Il vedere - parte prima
Chi mi conosce lo sa: uso spesso
il verbo "v e d e r e".
Per me, vedere è lo scopo della vita.
Non parlo della vista fisica, ma della capacità di reggere la verità.
Perché ciò che non sei pronto a reggere, non ti verrà mostrato.
E anche quando ti viene mostrato, spesso non lo vedi davvero.
Allora, che cos’è “vedere”?
È andare oltre la buccia, oltre la superficie.
È guardare con occhi diversi, con un altro sistema operativo.
Non si tratta solo di osservare ciò che c’è, ma di ascoltare cosa vuole dirti.
È una comunicazione viva, continua, con tutto ciò che ti circonda.
E, col tempo, scopri che non c’è nessuna separazione tra te e il resto del mondo.
Vedere è intelligenza sottile.
Altro che intelligenza artificiale.
È la capacità di partecipare alla vita in modo più profondo, più pieno.
E più vedi, più desideri vedere ancora, in un moto irreversibile, come dice la mia amica Cri.
È un processo che non si ferma, che ti espande passo dopo passo.
Tra tutte le arti, la voce e il canto sono forse gli strumenti più potenti per imparare a vedere.

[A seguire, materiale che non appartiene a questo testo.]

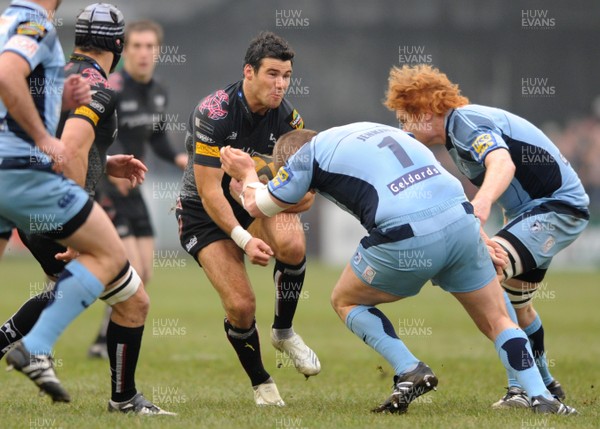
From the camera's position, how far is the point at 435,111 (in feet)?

Perché più vedi, più canti in armonia, non cerchi di vivisezionarti.
E più accetti che la tua voce e il tuo canto non sono lì per renderti famoso o “bravo”,
ma per aiutarti ad evolvere,
più la Musica inizia a parlarti davvero.
Diventare bravi ha senso solo se serve a superare i limiti del corpo,
a riscrivere le regole del tempo e dello spazio.

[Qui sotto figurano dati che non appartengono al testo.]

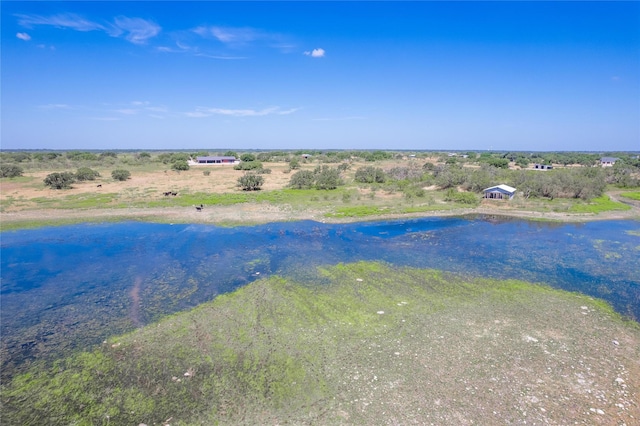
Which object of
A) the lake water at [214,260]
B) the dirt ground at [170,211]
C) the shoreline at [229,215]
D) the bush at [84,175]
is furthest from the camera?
the bush at [84,175]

Perché il corpo non è contenuto nel tempo
e nello spazio:
il corpo *è* tempo e spazio.
E tempo e spazio si possono dilatare,
modellare, trasformare —
e impari a vedere e hai il coraggio di farlo.
Se sei arrivato fin qui a leggere, forse ti starai chiedendo se tutto questo sia follia.

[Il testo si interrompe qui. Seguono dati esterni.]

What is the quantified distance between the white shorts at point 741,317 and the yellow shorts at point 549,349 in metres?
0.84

Immaginazione? Suggestione?
Qualche bicchiere di troppo?
Ma chi è in cammino sa bene che è tutto vero.
È concreto, è percepibile, è vivibile.
Le vecchie teorie, le definizioni, le ideologie…
stanno crollando.
È tempo di vedere.
Di vedere i tesori nascosti dietro quella prima pellicola che ci limita a semplici comparse.
È tempo di aprire il cuore.
Tanto — prima o poi — toccherà a tutti.